How to Head it off: Your anxiety can be contagious. Start preparations early and set a few goals to tackle each day off work—when you have more time to devote. When traveling somewhere, try to give yourself double the travel time so you’re not always rushing around. Every day, take care to share something positive about your day and avoid sharing the stressful details with your child—who may internalize your stress without the ability to handle it.
The Situation: They’re overtired.
The Fix: Know how much sleep your child needs based on age. Children will often drop from two naps to one between 2 and 3, and stop napping between 3 and 4 years of age. If you’ve gotten off your routine, try scaling back 30 minutes at a time until you’re back on track. If your child refuses to sleep, an hour of quiet time with books and a few toys up in their room can be just as helpful.

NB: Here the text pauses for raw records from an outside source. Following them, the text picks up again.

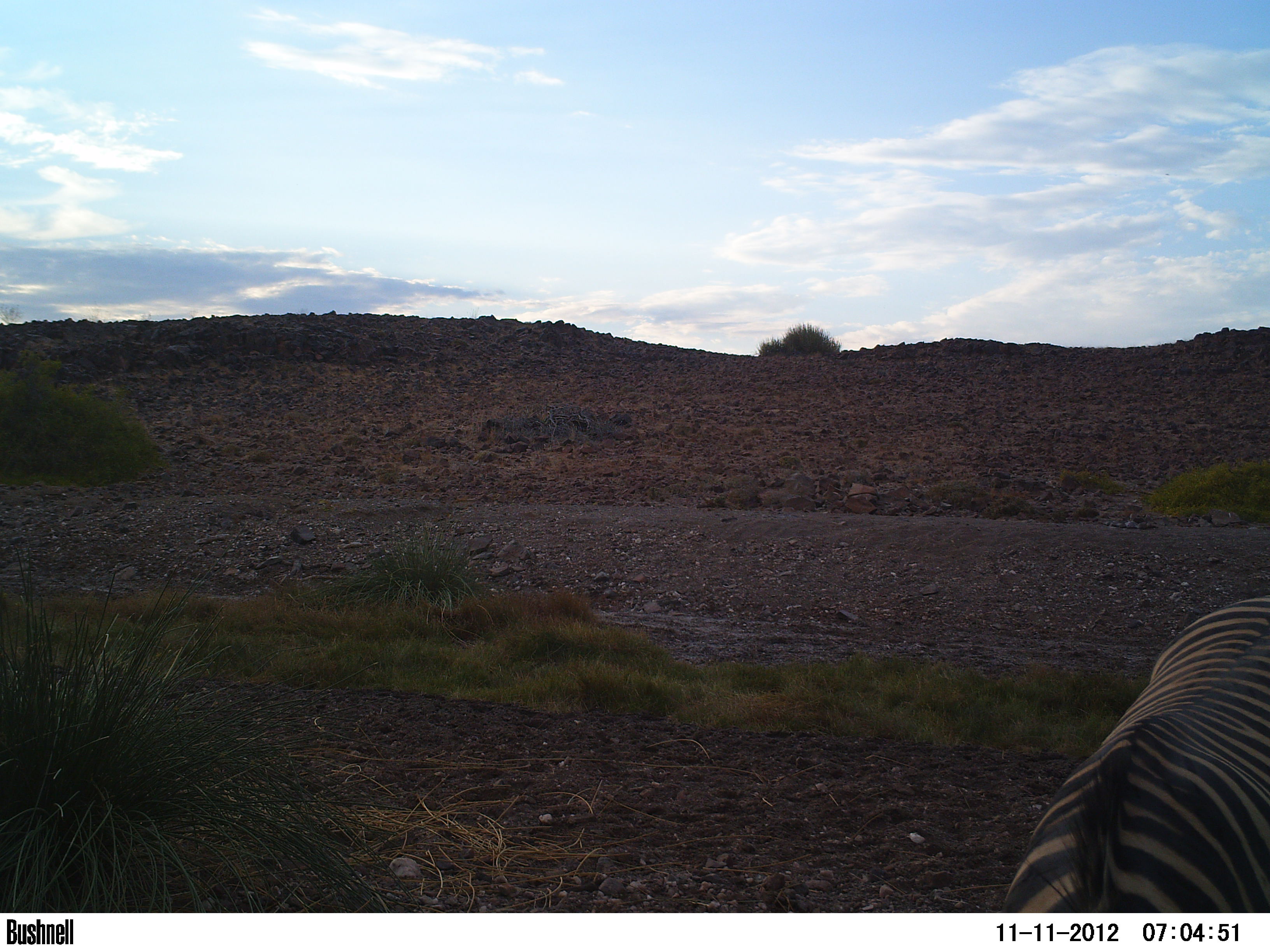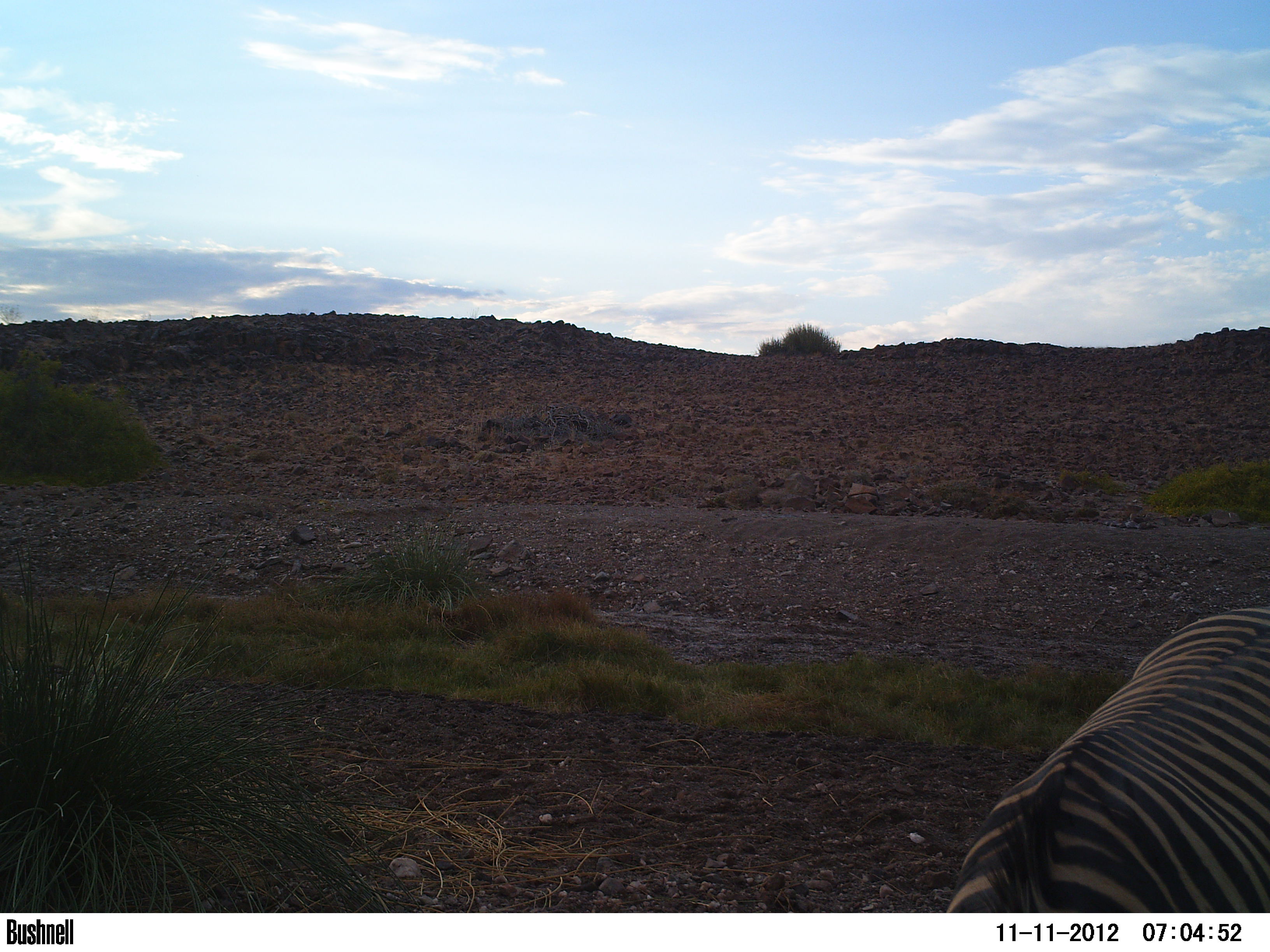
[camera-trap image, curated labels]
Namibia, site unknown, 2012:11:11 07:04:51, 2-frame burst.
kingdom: Animalia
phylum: Chordata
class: Mammalia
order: Perissodactyla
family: Equidae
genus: Equus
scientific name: Equus zebra hartmannae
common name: hartmann's mountain zebra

How to Head it off: Routines are important. Keep in mind that your child’s day is regulated down to the minute at daycare and school. Though you may be busy and overbooked, try to maintain some constants in your schedule. Try to eat meals and snacks at a consistent time. Allow an hour for bath, books, and screen-free down time at the end of the day. Set aside small chunks of the day for play, so your child feels attended to, even if you are tempted to say you’re “too busy.”
The Situation: They’re greedy.
The Fix: Once the screaming, crying, and grabbing starts, it’s time for the toy in question to go up on the mantle—or somewhere the kids with the gimme-gimmes can see it but not touch it. Instead of putting your child in time-out, put “the toy in time-out.” It can be surprising how fast that de-escalates. Kids often forget what they were fighting about and stop power-struggling over the toy and move onto other matters. Consequences must be given when kids act inappropriately. If your child is prone to greedy outbursts, explain the rules of gift getting—that there is to be no tantrums or the toy goes away.
How to Head it off: As adults, we understand the best gifts are the ones we give—especially intangible gifts like our time. It’s the family traditions the kids will remember when they’re older—the sledding, the movie nights, the cookie baking, the fun and games with cousins. Gifts can be overwhelming—though it’s hard to prevent spoiling young children especially when grandparents, aunts, and uncles are involved.
The best you can do is request “experience” gifts rather than stuff. Ask your child to pick 10 toys they’re willing to donate “to make room for more.” Have children help you thoughtfully pick out and wrap gifts for others. Older children can help you with a donation project to give to the needy. Be sure to intentionally plan a few activities together during the week off, whether it’s skating, a movie, or a museum day.
The Situation: They won’t eat anything.
The Fix: Choose your battles wisely and assess what’s truly important. It’s not that your child is trying to defy you by balking at the food served. More likely, your child is not used to the holiday menu and all the surrounding chaos has them feeling already out of their comfort zone.
Rather than demanding that your child finish everything on the plate or raising your voice and power-struggling in front of the family, aim for wonderful memories of time spent with loved ones. A few extra cookies from grandma won’t hurt once a year. Instead, encourage your child to try a bite or two before deciding what and how much to eat. This teaches valuable self-regulation skills. Later, if your child is hungry, offer a healthy snack like an apple or a cheese stick.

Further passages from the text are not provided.